*TASK TO CARRY OUT*. Would you reproduce the data below exactly, please, leaving out its images?

***** RECORDED DATA

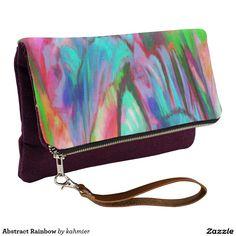 Abstract Rainbow Clutch #bag #purse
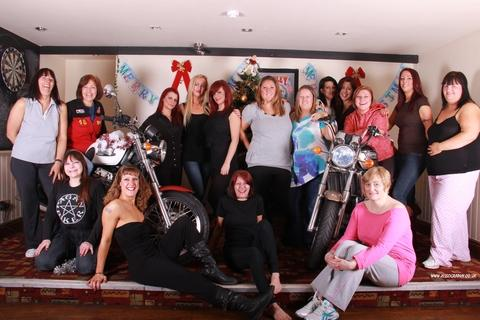 Calendar girls: Alison Lees with the Bromsgrove women taking part in a fund-raising calendar for Cancer Research UK. Ref:s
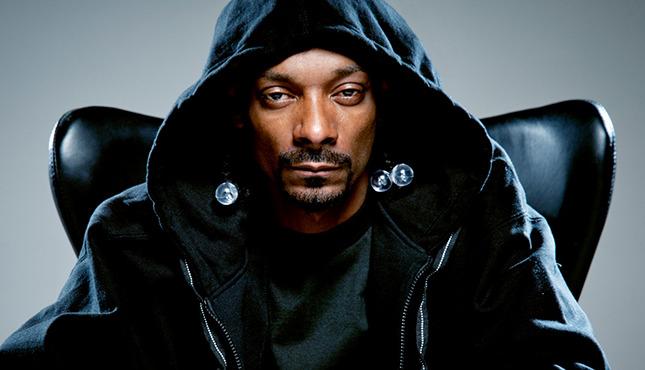 Snoop-Dogg-Publicity-645x370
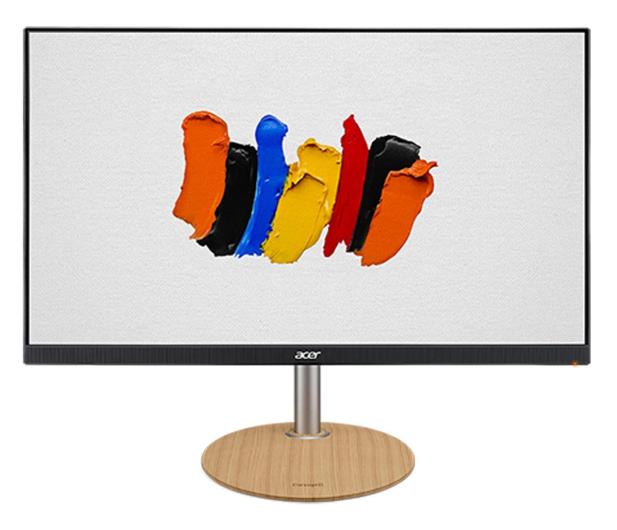 Acer ConceptD CP1241YV  - 651245 - zdjęcie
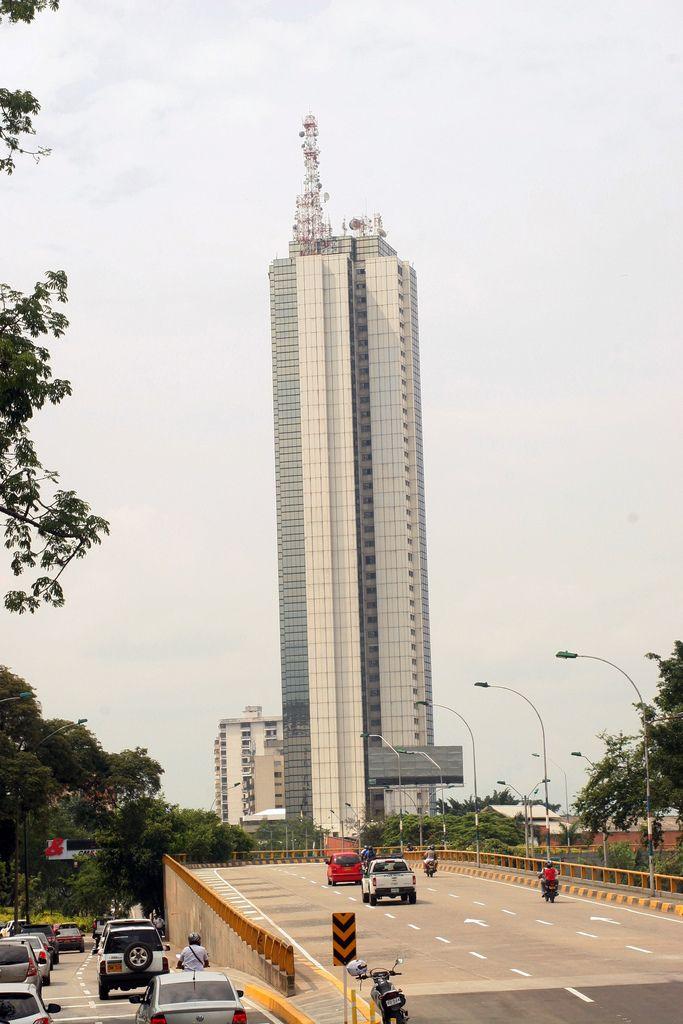 torre de cali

**********

*EXERCISE SOLUTION*.
 Abstract Rainbow Clutch #bag #purse
 Calendar girls: Alison Lees with the Bromsgrove women taking part in a fund-raising calendar for Cancer Research UK. Ref:s
 Snoop-Dogg-Publicity-645x370
 Acer ConceptD CP1241YV  - 651245 - zdjęcie
 torre de cali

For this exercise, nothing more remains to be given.